Dental Infections Under Crowns & How They Are TreatedShare
Dental crowns are often necessary to restore a damaged tooth so it does not need to be extracted. The crown process is often lengthy, but the resulting tooth cap can last for 25 to 30 years. For many people, this means a repaired tooth that does not need a replacement crown in the future. While this is true, you may experience a bit of discomfort after receiving the crown. This can happen for a variety of reasons, including an infection in the tooth. Keep reading to learn about this issue and how your dentist may fix the problem.
Dental Infections Under Tooth Crowns
Tooth crowns are often secured over teeth that have gone through root canal treatments. Root canals leave a fragile, dry, and dead tooth behind, and the crown helps to keep the tooth from cracking or breaking. While a crown may be needed when a root canal is performed, this is not the only reason why one may be needed. Large breaks, like fractured cusps and horizontal cracks may require protection.
If a tooth has been broken, your dentist will complete a number of inspections and treatments to prepare the tooth. These inspections include x-rays to make sure that the tooth pulp is intact and that cracks do not extend into the middle of the tooth. Enamel removal is also completed so the tooth is small enough for crown adhesion.
During the preparation process, several things can happen that can lead to an internal tooth infection. Cracks can widen a bit from the stress and reach the pulp chamber. This can allow bacteria into the tooth. Also, if the tooth contains a filling already, then the grinding process can loosen the filling and let bacteria gather underneath. An infection can then develop.
While infections after the placement of a crown are rare, they can happen on occasion. Let your dentist know immediately if you feel pain after crown adhesion. Infection pain often radiates through the jaw and head. The tooth may also feel sensitive when you bite on it and release throbbing pains due to the pressure. Infections also can cause low-grade fevers as well as swollen lymph nodes. If you have a tooth infection, then pain will typically feel worse when you lie down. This can make it difficult for you to sleep at night.
X-rays will be required to locate and identify the infection. Treatment can then be arranged once it is found.
Treatment for Infections
If an infection is located in the crown tooth, then treatment can be provided in several different ways. A root canal will be performed to remove the infected pulp. The infection can occur either through the dental crown, or the device will need to be removed and replaced. The removal of the crown is often recommended to thoroughly clean out the tooth. This helps to ensure a more complete treatment and fewer issues in the future. Unfortunately, this requires the creation and placement of a new crown. You will still be able to retain your natural tooth and no new tooth preparation will be needed. For example, the tooth will not need to be ground down further.

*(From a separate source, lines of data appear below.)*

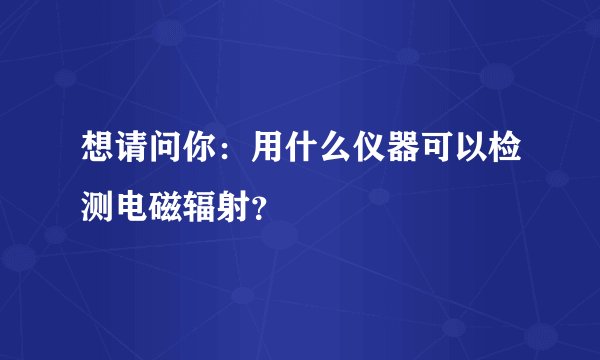 想请问你：用什么仪器可以检测电磁辐射?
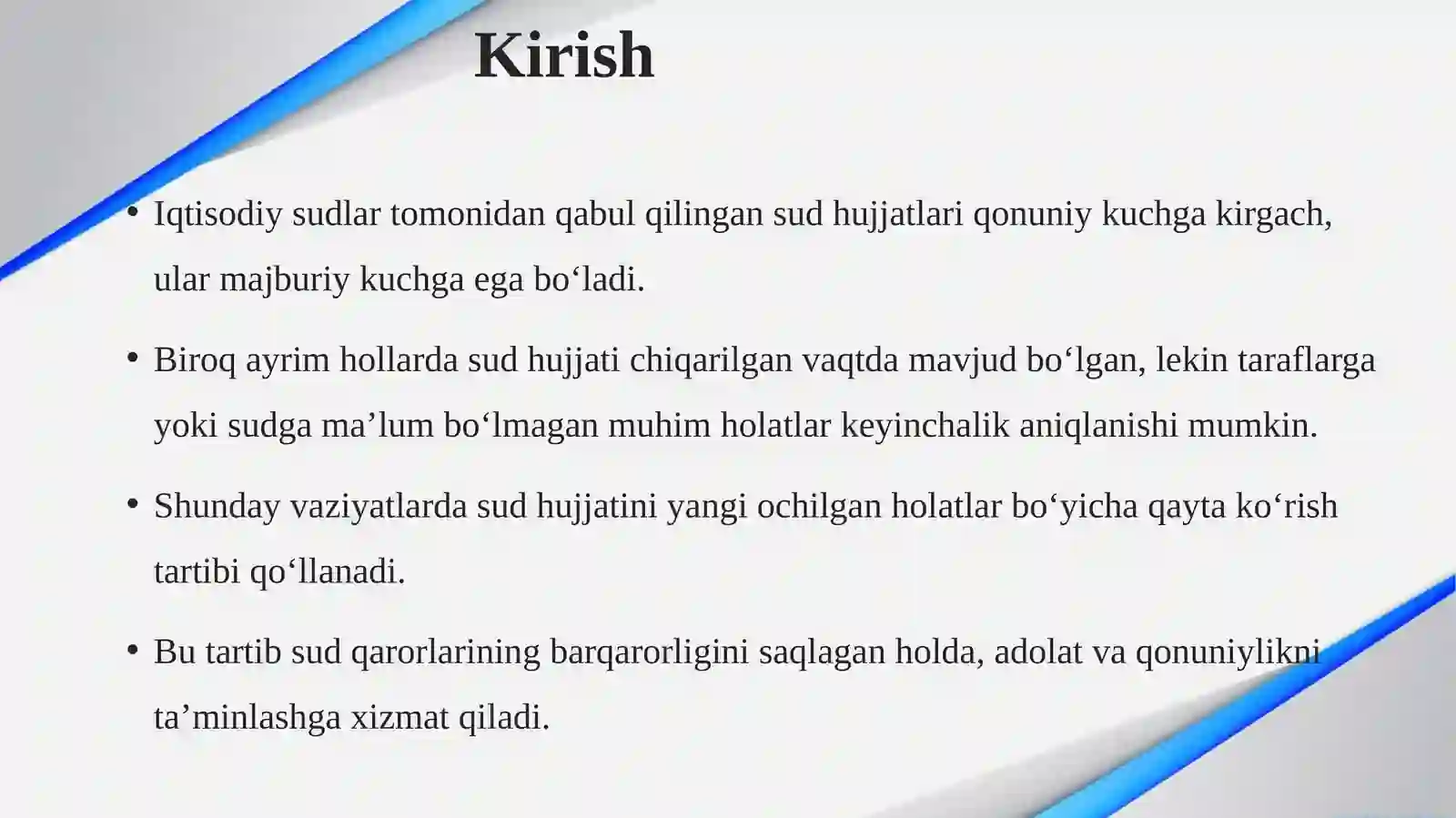 Kirish

• Iqtisodiy sudlar tomonidan qabul qilingan sud hujjatlari qonuniy kuchga kirgach, ular majburiy kuchga ega bo‘ladi.

• Biroq ayrim hollarda sud hujjati chiqarilgan vaqtda mavjud bo‘lgan, lekin taraflarga yoki sudga ma’lum bo‘lmagan muhim holatlar keyinchalik aniqlanishi mumkin.

• Shunday vaziyatlarda sud hujjatini yangi ochilgan holatlar bo‘yicha qayta ko‘rish tartibi qo‘llanadi.

• Bu tartib sud qarorlarining barqarorligini saqlagan holda, adolat va qonuniylikni ta’minlashga xizmat qiladi.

If you do not want to pay for a brand new device, then the professional can complete a root canal through crown. An access cavity is drilled through the crown. This is similar to the hole created in the enamel during a traditional root canal. However, the opening will be smaller. This can lengthen the amount of time it takes to perform the root canal since the access point with be narrow.
Most dental crowns can be fitted with a porcelain cap that fits over the access openings after the treatment is over. This cap, as well as the rest of the dental crown, will need to be examined regularly. Chips and cracks can occur around the access opening. If damage is noted, then the crown will need to be replaced.